Despite not being in person, the program remained very hands-on. Students were provided with the physical materials necessary to follow the course and were able to access simulations to reinforce certain concepts, which students engaged with enthusiastically. The integration of guest speakers and industry videos, in particular, received a lot of positive feedback.
“It was very important that we brought in people who look like our students, professionals who came from the same areas, since this isn’t something that they normally see. These speakers are telling them that this is a field that's open and possible for you as well,” said Tanzee Silver, Director of the SEA program. Silver is a Senior Energy Analyst at the Office of Sustainability at The Port Authority of New York & New Jersey. Her expertise in sustainable energy and knowledge of the New York Metro area’s energy needs makes her a valuable resource and mentor for this program.

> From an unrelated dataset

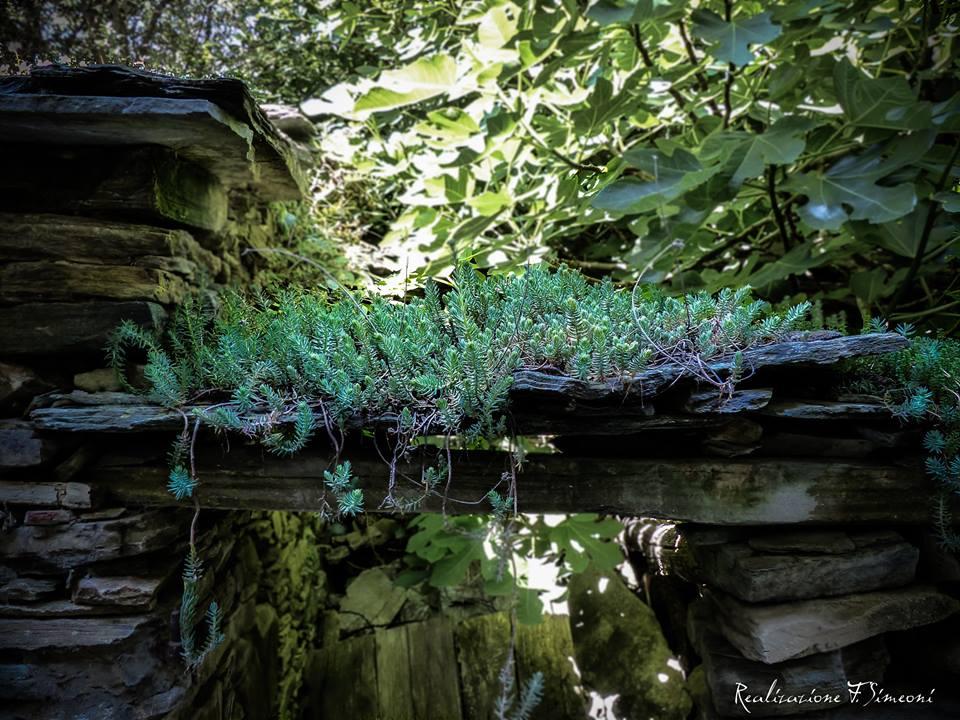 CIPRUNASCU et sa nature verdoyante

The real-world applications of the concepts being introduced made the content interesting, relevant, and accessible. Learning about the energy sources that run their city and recognizing the components of those systems, like the steam vents that billow over New York City’s streets, made these lessons memorable. The positive impact of this course was apparent in student feedback and measurable in their performance.

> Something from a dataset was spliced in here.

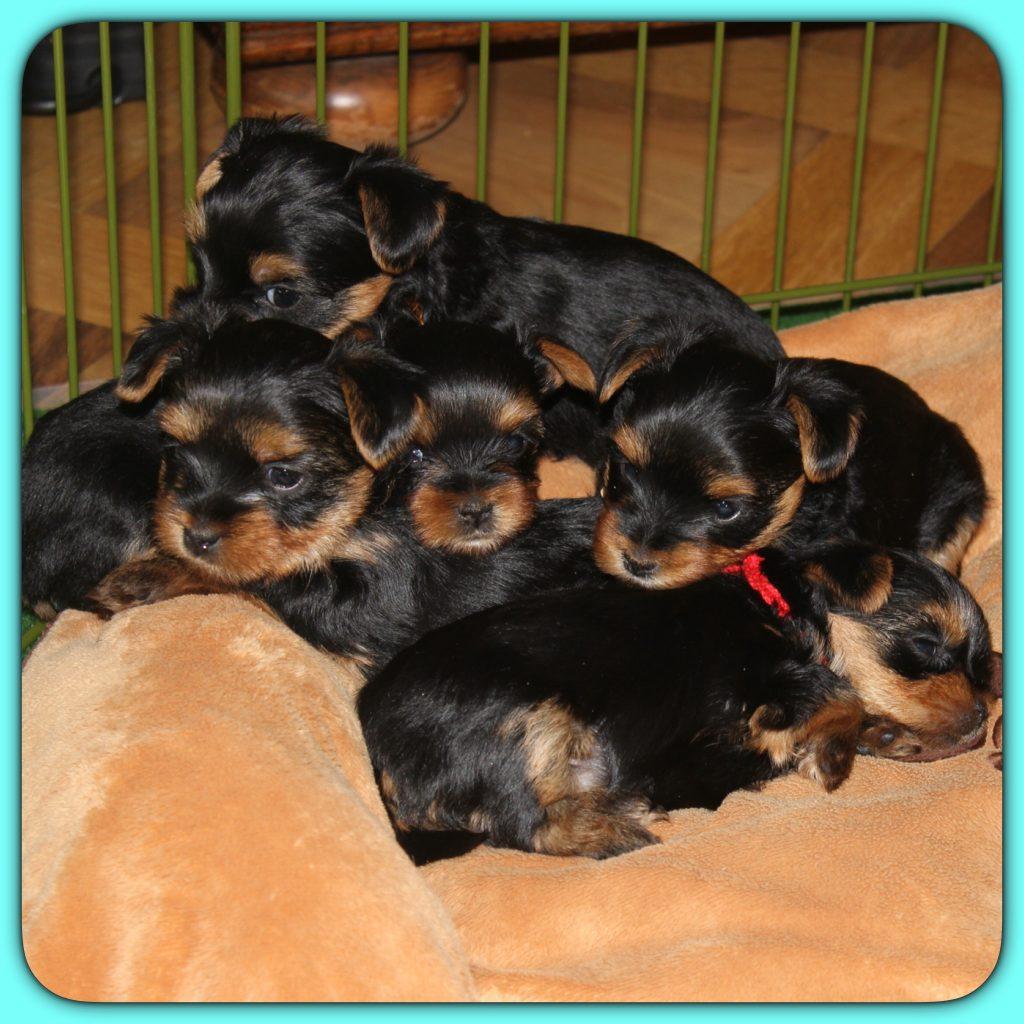 Les 5 petits à 2 mois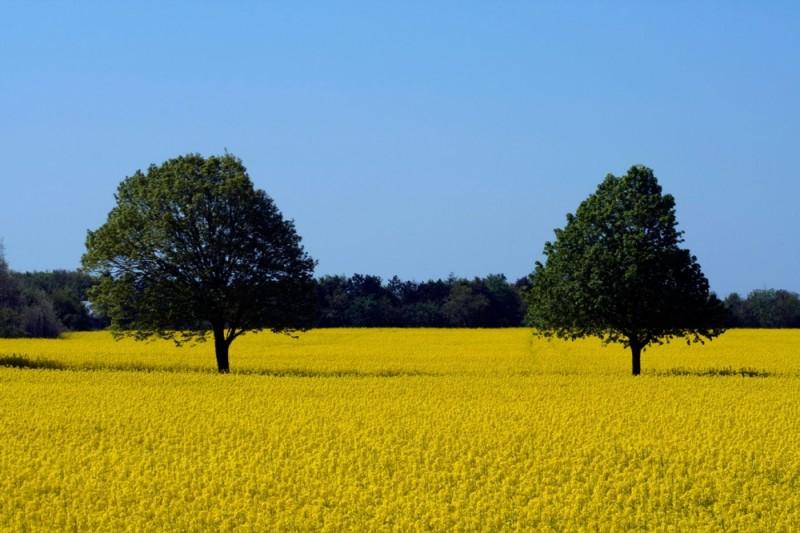 rapeseed field trees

“From the test scores we’ve had so far, we can see that the students are retaining this information,” Silver explained. “They're getting a better understanding of how energy works in our sector and how we can conserve it and move more towards a sustainable lifestyle.”
“These kinds of programs are highly successful and impactful with our students,” Lavache added. “Many of them go into STEM fields, particularly engineering. We have a former student that I’ve been in touch with who is now a nuclear engineer. It's so rewarding to see, and ideally, it’s the direction that we aim for with our students.”

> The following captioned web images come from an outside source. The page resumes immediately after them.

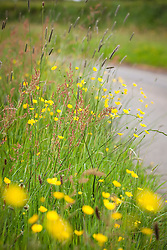 Buttercups and sorrel on lane verge. Ranunculus acris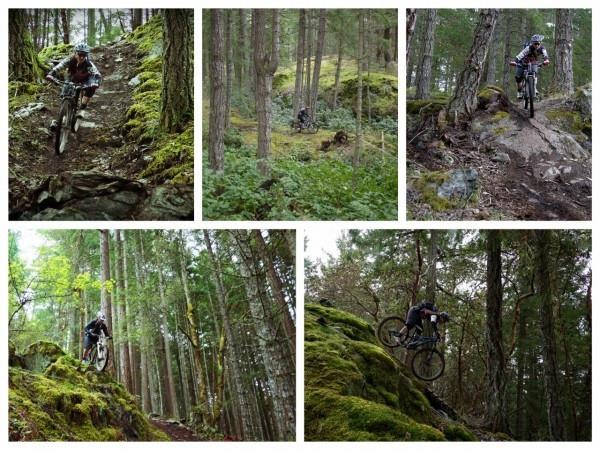 Duncan BC Maple Syrup endless biking mountain bike
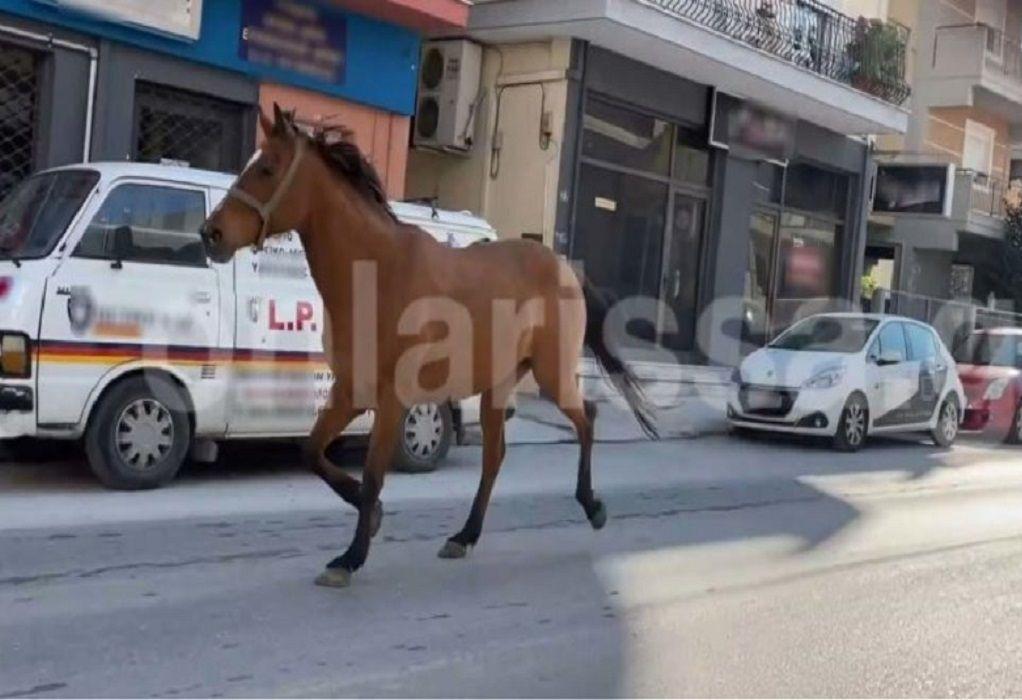 Άλογο έκανε «βόλτες» σε κεντρικούς δρόμους της Λάρισας! (VIDEO)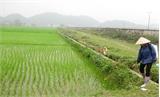Bắc Giang: Gieo trồng hơn 66 nghìn ha lúa, hoa màu vụ mùa
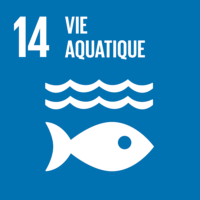 ODD #14 - Protection de la faune et flore aquatiques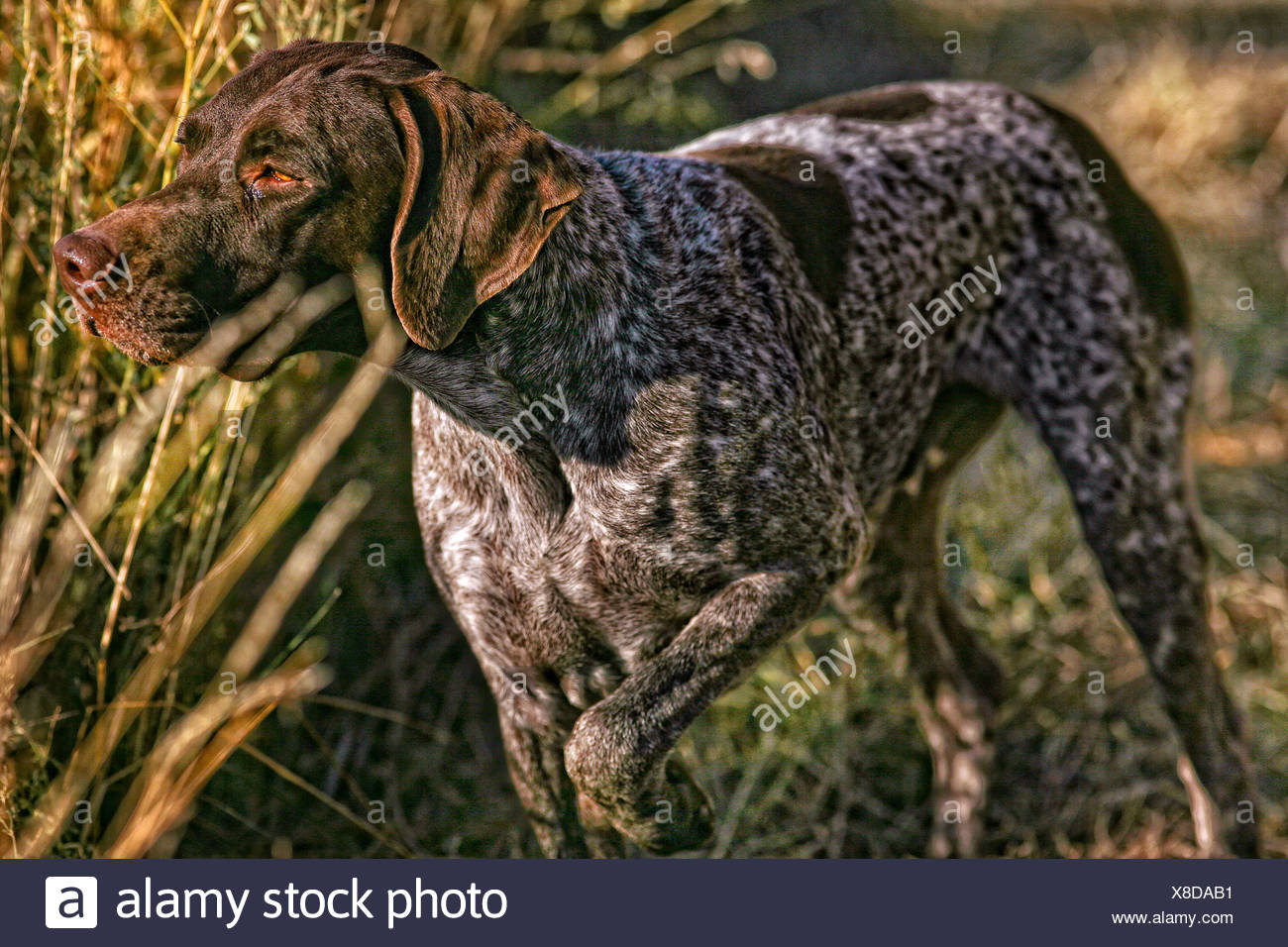 German Short Haired pointer dog hunting - Stock Image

Science, technology, engineering, and mathematics (STEM) touch everyone’s lives, but not everyone will consider a career in these fields, as they can initially be seen as intimidating. It’s not easy to present the diverse array of jobs and educational programs in tightly packed high school curriculums. Because of this, it’s important for students to not only form a STEM identity, to confidently see themselves exploring the way their world works through these fields, but to establish STEM persistence. Programs like this establish positive experiences that start early on in school and develop students that are workforce-ready.
Based on Bedford Academy’s 98 percent college acceptance rate from June of last year, it’s safe to say that most students at the academy will go on to pursue their talents and interests in higher education, however, not every path forward in STEM requires the same resources and investments. A key benefit of this program is also highlighting opportunities for interesting and lucrative STEM careers within the energy sector that might not require a degree.
“After high school, there are students that might decide they can’t or don’t want to go to college,” explained William Suggs, President of the New York Chapter of the AABE and President of the SEA program. “If they take an entry level job in the energy sector, it’s entirely possible, within a few years, for them to be making a six-figure salary in a helper position. This can change the dynamic of a whole community. These young people are performing fulfilling work and making an income that allows them to go out and purchase property and provide for their families.”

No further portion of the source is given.